From other side, the I2C device is unconditionally turned on before
entering resume_noirq() callback by omap_device framework, so it can be
accessible during earlier stages of resuming.

More over, the additional check added to ensure that there are no
activities on I2C bus, because some drivers may still have active kernel
thread/works which may be executed on another CPU and try to access I2C
-- this is the BUG and this may cause system crash.
To prevent such situations additional flag "suspended" is added in
struct omap_i2c_dev which is used to forbid access to I2C bus after
.suspend_noirq() callback execution.

Signed-off-by: Grygorii Strashko <grygorii.strashko@xxxxxx>

diff --git a/drivers/i2c/busses/i2c-omap.c b/drivers/i2c/busses/i2c-omap.c
index 5ef9b7e..f5914c9 100644
--- a/drivers/i2c/busses/i2c-omap.c
+++ b/drivers/i2c/busses/i2c-omap.c
@@ -207,6 +207,9 @@ struct omap_i2c_dev {
u16 westate;
u16 errata;
int dev_lost_count;
+ bool suspended; /* if true - I2C device
+ suspended and can't be
+ accessible*/
};

static const u8 reg_map_ip_v1[] = {
@@ -643,6 +646,12 @@ omap_i2c_xfer(struct i2c_adapter *adap, struct i2c_msg msgs[], int num)
return -EINVAL;
}

+ if (dev->suspended) {
+ WARN(true, "%s: Access denied - device already suspended\n",
+ dev_name(dev->dev));
+ return -EACCES;
+ }
+
r = omap_i2c_hwspinlock_lock(dev);
/* To-Do: if we are unable to acquire the lock, we must
try to recover somehow */
@@ -651,7 +660,6 @@ omap_i2c_xfer(struct i2c_adapter *adap, struct i2c_msg msgs[], int num)

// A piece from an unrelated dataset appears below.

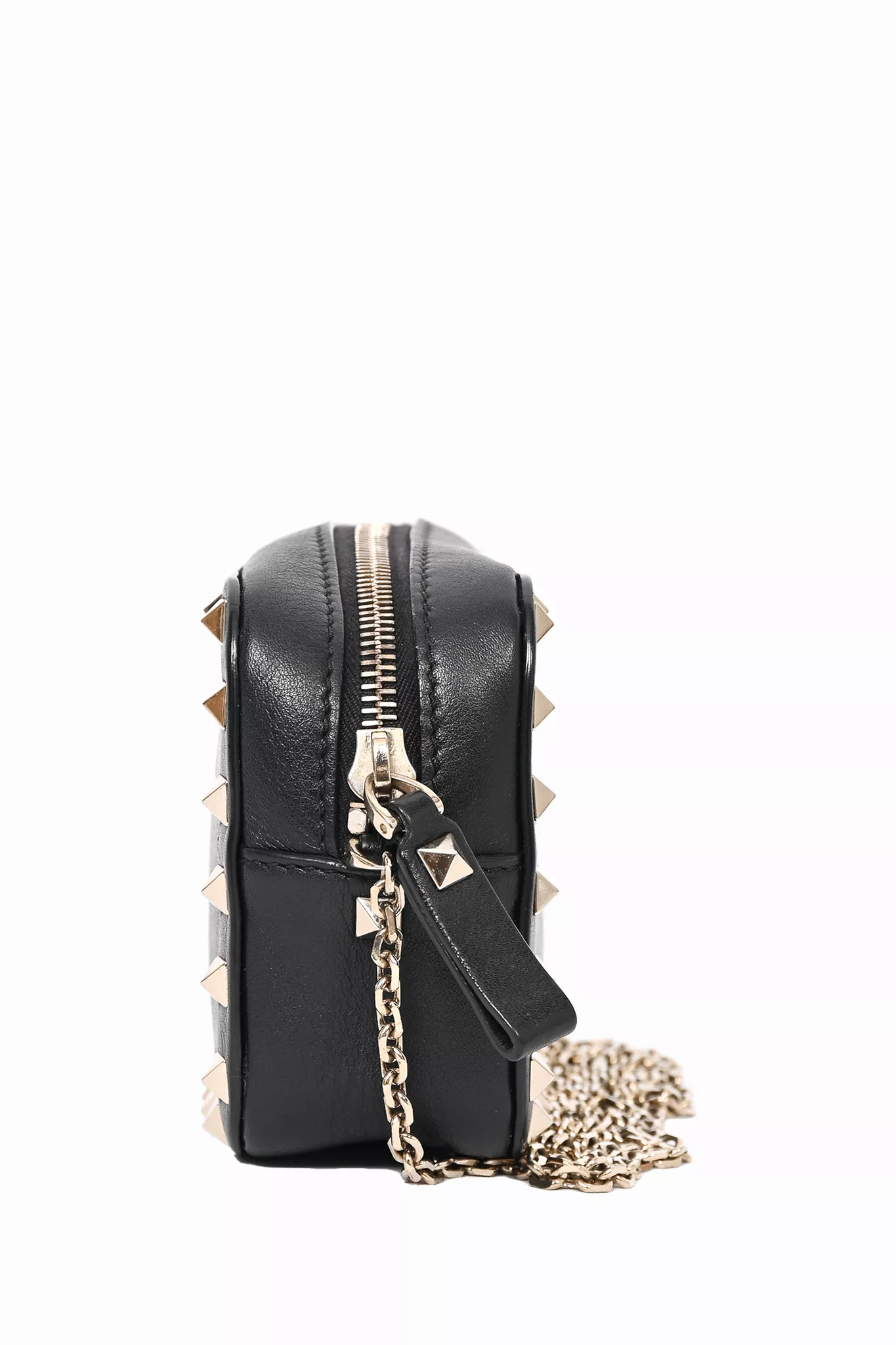 Valentino Black Leather Rockstud Mini Camera Chain Bag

r = pm_runtime_get_sync(dev->dev);
if (r < 0) {
- pm_runtime_put_noidle(dev->dev);
goto err_pm;
}

@@ -690,8 +698,8 @@ omap_i2c_xfer(struct i2c_adapter *adap, struct i2c_msg msgs[], int num)
omap_i2c_wait_for_bb(dev);
out:
disable_irq(dev->irq);
- pm_runtime_put_sync(dev->dev);
err_pm:
+ pm_runtime_put_sync(dev->dev);
omap_i2c_hwspinlock_unlock(dev);
return r;
}
@@ -1270,7 +1278,79 @@ static int omap_i2c_runtime_resume(struct device *dev)
}
#endif /* CONFIG_PM_RUNTIME */

+static int omap_i2c_suspend(struct device *dev)
+{
+ int ret;
+
+ /*
+ * Enable I2C device, so it will be accessible during
+ * later stages of suspending when device Runtime PM is disabled.
+ * I2C device will be turned off at "noirq" suspend stage.
+ */
+ ret = pm_runtime_resume(dev);
+ if (ret < 0)
+ return ret;
+ return 0;
+}
+
+static int omap_i2c_suspend_noirq(struct device *dev)
+{
+ struct platform_device *pdev = to_platform_device(dev);
+ struct omap_i2c_dev *_dev = platform_get_drvdata(pdev);
+
+ /*
+ * Below code is needed only to ensure that there are no
+ * activities on I2C bus. if at this moment any driver
+ * is trying to use I2C bus - this is the BUG and this
+ * may cause system crash.
+ *
+ * So forbid access to I2C device using _dev->suspended flag.
+ */
+
+ i2c_lock_adapter(&_dev->adapter);
+
+ /* Check for active I2C transaction */
+ if (atomic_read(&dev->power.usage_count) > 1) {
+ dev_info(dev,
+ "active I2C transaction detected - suspend aborted\n");
+ return -EBUSY;
+ }
+
+ _dev->suspended = true;
+
+ i2c_unlock_adapter(&_dev->adapter);
+
+ /*
+ * I2C device will be turned off by omap_device framework
+ * on exit from .suspend_noirq() callback.
+ * So, it will not be accessible any more.
+ */
+ return 0;
+}
+
+static int omap_i2c_resume_noirq(struct device *dev)
+{
+ struct platform_device *pdev = to_platform_device(dev);
+ struct omap_i2c_dev *_dev = platform_get_drvdata(pdev);
+
+ /*
+ * I2C device has been turned on already by omap_device framework
+ * unconditionally. So, it will be accessible during earlier
+ * stages of resuming when device Runtime PM is disabled
+ */
+
+ /* Allow access to I2C bus*/
+ i2c_lock_adapter(&_dev->adapter);
+ _dev->suspended = false;
+ i2c_unlock_adapter(&_dev->adapter);
+
+ return 0;
+}
+
static struct dev_pm_ops omap_i2c_pm_ops = {
+ .suspend_noirq = omap_i2c_suspend_noirq,
+ .resume_noirq = omap_i2c_resume_noirq,
+ SET_SYSTEM_SLEEP_PM_OPS(omap_i2c_suspend, NULL)
SET_RUNTIME_PM_OPS(omap_i2c_runtime_suspend,
omap_i2c_runtime_resume, NULL)
};